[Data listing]

========================

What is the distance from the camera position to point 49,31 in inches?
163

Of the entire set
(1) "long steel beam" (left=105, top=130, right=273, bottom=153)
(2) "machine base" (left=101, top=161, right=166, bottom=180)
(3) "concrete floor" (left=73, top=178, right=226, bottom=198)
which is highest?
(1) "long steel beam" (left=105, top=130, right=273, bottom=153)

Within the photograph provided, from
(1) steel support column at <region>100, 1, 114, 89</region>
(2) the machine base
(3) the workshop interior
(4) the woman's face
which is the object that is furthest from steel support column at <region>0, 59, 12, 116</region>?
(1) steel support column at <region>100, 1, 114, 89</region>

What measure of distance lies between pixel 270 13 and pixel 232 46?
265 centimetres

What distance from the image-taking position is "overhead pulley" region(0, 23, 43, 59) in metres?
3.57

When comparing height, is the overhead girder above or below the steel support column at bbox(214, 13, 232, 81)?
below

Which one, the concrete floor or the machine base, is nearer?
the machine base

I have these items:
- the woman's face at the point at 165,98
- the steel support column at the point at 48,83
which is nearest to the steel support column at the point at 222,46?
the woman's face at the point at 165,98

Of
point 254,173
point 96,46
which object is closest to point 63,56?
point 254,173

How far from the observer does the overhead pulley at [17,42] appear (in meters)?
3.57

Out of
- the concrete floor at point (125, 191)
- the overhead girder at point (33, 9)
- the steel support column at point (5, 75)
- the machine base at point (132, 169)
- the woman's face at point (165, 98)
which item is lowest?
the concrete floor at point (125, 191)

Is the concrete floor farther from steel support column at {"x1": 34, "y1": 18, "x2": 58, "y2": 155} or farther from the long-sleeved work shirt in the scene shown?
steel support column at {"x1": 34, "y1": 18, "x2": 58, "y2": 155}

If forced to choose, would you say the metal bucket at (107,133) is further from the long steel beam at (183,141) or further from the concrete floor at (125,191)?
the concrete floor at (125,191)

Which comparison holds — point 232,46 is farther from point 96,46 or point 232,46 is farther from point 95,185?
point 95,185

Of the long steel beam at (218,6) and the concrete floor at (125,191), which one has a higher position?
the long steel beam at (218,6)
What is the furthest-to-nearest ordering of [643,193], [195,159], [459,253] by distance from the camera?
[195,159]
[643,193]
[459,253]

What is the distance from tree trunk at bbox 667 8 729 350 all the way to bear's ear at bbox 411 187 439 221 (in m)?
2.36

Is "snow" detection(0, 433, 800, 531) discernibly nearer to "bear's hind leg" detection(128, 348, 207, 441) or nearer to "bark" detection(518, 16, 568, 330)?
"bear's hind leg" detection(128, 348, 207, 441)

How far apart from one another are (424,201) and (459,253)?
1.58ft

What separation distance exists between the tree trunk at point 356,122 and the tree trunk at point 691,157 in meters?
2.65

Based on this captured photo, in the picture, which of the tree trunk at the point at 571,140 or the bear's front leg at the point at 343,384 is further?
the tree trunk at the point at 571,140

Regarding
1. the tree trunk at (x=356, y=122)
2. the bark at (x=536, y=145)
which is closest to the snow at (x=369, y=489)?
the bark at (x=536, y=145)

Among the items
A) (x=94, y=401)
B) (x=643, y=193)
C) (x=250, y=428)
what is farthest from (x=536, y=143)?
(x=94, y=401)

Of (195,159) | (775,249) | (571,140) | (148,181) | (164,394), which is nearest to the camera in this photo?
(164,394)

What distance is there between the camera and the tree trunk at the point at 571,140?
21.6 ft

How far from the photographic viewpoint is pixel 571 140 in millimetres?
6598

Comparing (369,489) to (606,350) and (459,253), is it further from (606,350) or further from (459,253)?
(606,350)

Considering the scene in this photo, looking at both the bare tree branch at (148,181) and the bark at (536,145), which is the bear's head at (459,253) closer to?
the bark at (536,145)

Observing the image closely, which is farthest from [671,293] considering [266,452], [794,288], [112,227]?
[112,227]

========================

Problem details:
Convert all of the rows above into a numbered list of their lines, omitting every blank line.

Task answer:
1. What is the distance from the camera position to point 49,31 in inches?
2. 163
3. Of the entire set
4. (1) "long steel beam" (left=105, top=130, right=273, bottom=153)
5. (2) "machine base" (left=101, top=161, right=166, bottom=180)
6. (3) "concrete floor" (left=73, top=178, right=226, bottom=198)
7. which is highest?
8. (1) "long steel beam" (left=105, top=130, right=273, bottom=153)
9. Within the photograph provided, from
10. (1) steel support column at <region>100, 1, 114, 89</region>
11. (2) the machine base
12. (3) the workshop interior
13. (4) the woman's face
14. which is the object that is furthest from steel support column at <region>0, 59, 12, 116</region>?
15. (1) steel support column at <region>100, 1, 114, 89</region>
16. What measure of distance lies between pixel 270 13 and pixel 232 46?
17. 265 centimetres
18. What distance from the image-taking position is "overhead pulley" region(0, 23, 43, 59) in metres?
19. 3.57
20. When comparing height, is the overhead girder above or below the steel support column at bbox(214, 13, 232, 81)?
21. below
22. Which one, the concrete floor or the machine base, is nearer?
23. the machine base
24. I have these items:
25. - the woman's face at the point at 165,98
26. - the steel support column at the point at 48,83
27. which is nearest to the steel support column at the point at 222,46?
28. the woman's face at the point at 165,98
29. Of
30. point 254,173
31. point 96,46
32. which object is closest to point 63,56?
33. point 254,173
34. How far from the observer does the overhead pulley at [17,42] appear (in meters)?
35. 3.57
36. Out of
37. - the concrete floor at point (125, 191)
38. - the overhead girder at point (33, 9)
39. - the steel support column at point (5, 75)
40. - the machine base at point (132, 169)
41. - the woman's face at point (165, 98)
42. which item is lowest?
43. the concrete floor at point (125, 191)
44. Is the concrete floor farther from steel support column at {"x1": 34, "y1": 18, "x2": 58, "y2": 155} or farther from the long-sleeved work shirt in the scene shown?
45. steel support column at {"x1": 34, "y1": 18, "x2": 58, "y2": 155}
46. If forced to choose, would you say the metal bucket at (107,133) is further from the long steel beam at (183,141) or further from the concrete floor at (125,191)?
47. the concrete floor at (125,191)
48. Which comparison holds — point 232,46 is farther from point 96,46 or point 232,46 is farther from point 95,185?
49. point 95,185
50. Of the long steel beam at (218,6) and the concrete floor at (125,191), which one has a higher position?
51. the long steel beam at (218,6)
52. What is the furthest-to-nearest ordering of [643,193], [195,159], [459,253] by distance from the camera?
53. [195,159]
54. [643,193]
55. [459,253]
56. What is the distance from tree trunk at bbox 667 8 729 350 all the way to bear's ear at bbox 411 187 439 221 (in m)?
57. 2.36
58. Is "snow" detection(0, 433, 800, 531) discernibly nearer to "bear's hind leg" detection(128, 348, 207, 441) or nearer to "bark" detection(518, 16, 568, 330)?
59. "bear's hind leg" detection(128, 348, 207, 441)
60. How far apart from one another are (424,201) and (459,253)?
61. 1.58ft
62. What separation distance exists between the tree trunk at point 356,122 and the tree trunk at point 691,157 in meters?
63. 2.65
64. Based on this captured photo, in the picture, which of the tree trunk at the point at 571,140 or the bear's front leg at the point at 343,384 is further?
65. the tree trunk at the point at 571,140
66. Regarding
67. 1. the tree trunk at (x=356, y=122)
68. 2. the bark at (x=536, y=145)
69. which is closest to the snow at (x=369, y=489)?
70. the bark at (x=536, y=145)
71. Among the items
72. A) (x=94, y=401)
73. B) (x=643, y=193)
74. C) (x=250, y=428)
75. what is farthest from (x=536, y=143)?
76. (x=94, y=401)
77. Of (195,159) | (775,249) | (571,140) | (148,181) | (164,394), which is nearest to the camera in this photo?
78. (164,394)
79. What distance is there between the camera and the tree trunk at the point at 571,140?
80. 21.6 ft
81. How far from the photographic viewpoint is pixel 571 140 in millimetres?
82. 6598
83. Comparing (369,489) to (606,350) and (459,253), is it further from (606,350) or further from (459,253)?
84. (606,350)
85. Considering the scene in this photo, looking at both the bare tree branch at (148,181) and the bark at (536,145), which is the bear's head at (459,253) closer to?
86. the bark at (536,145)
87. Observing the image closely, which is farthest from [671,293] considering [266,452], [794,288], [112,227]?
88. [112,227]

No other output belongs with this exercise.